* Your task: Could you copy the records below exactly, keeping none of the images?

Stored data

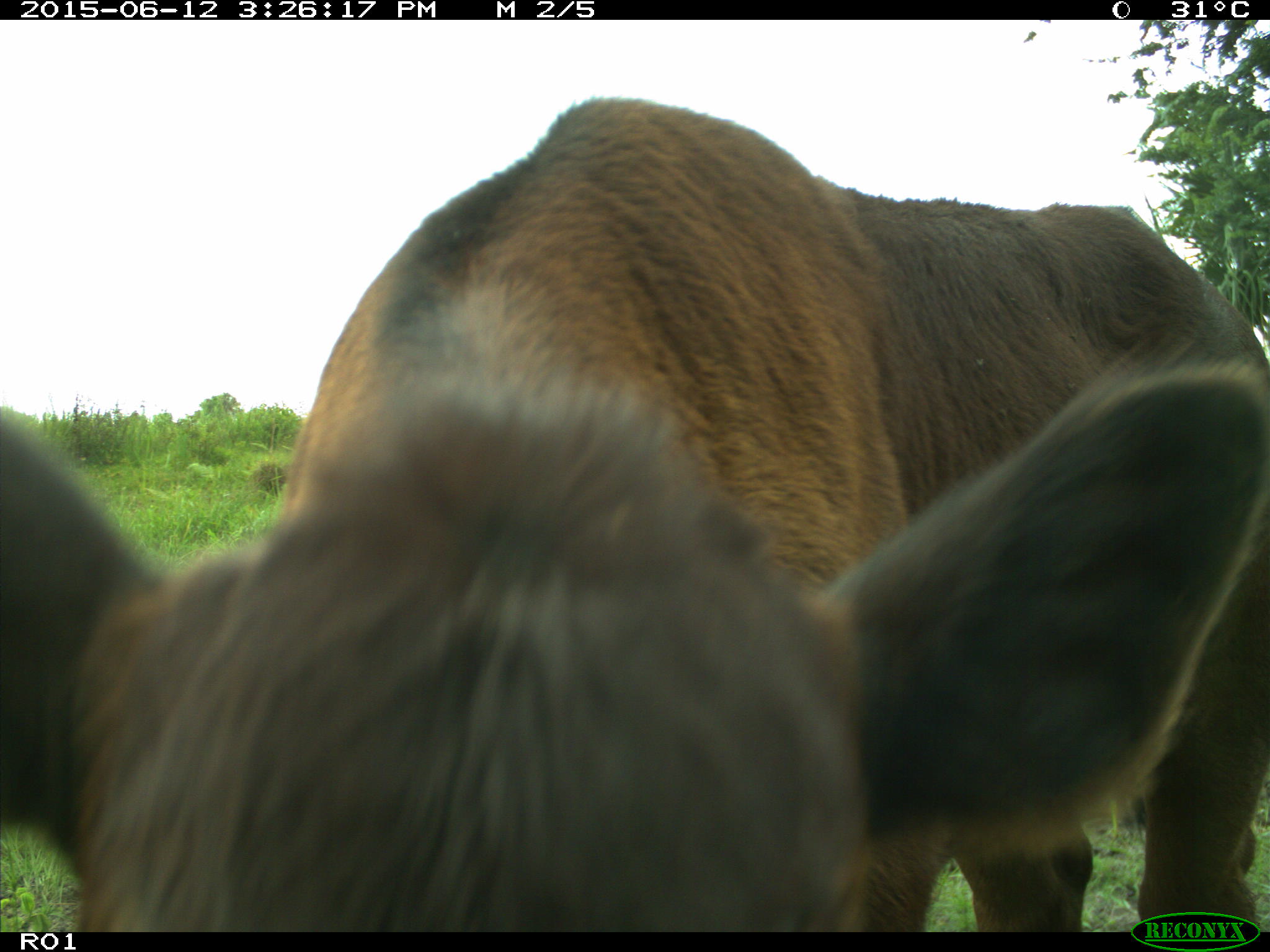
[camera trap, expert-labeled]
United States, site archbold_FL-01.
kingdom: Animalia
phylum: Chordata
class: Mammalia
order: Artiodactyla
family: Bovidae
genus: Bos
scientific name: Bos taurus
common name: domestic cow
Bos taurus (domestic cow).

* Exercise result:
[camera trap, expert-labeled]
United States, site archbold_FL-01.
kingdom: Animalia
phylum: Chordata
class: Mammalia
order: Artiodactyla
family: Bovidae
genus: Bos
scientific name: Bos taurus
common name: domestic cow
Bos taurus (domestic cow).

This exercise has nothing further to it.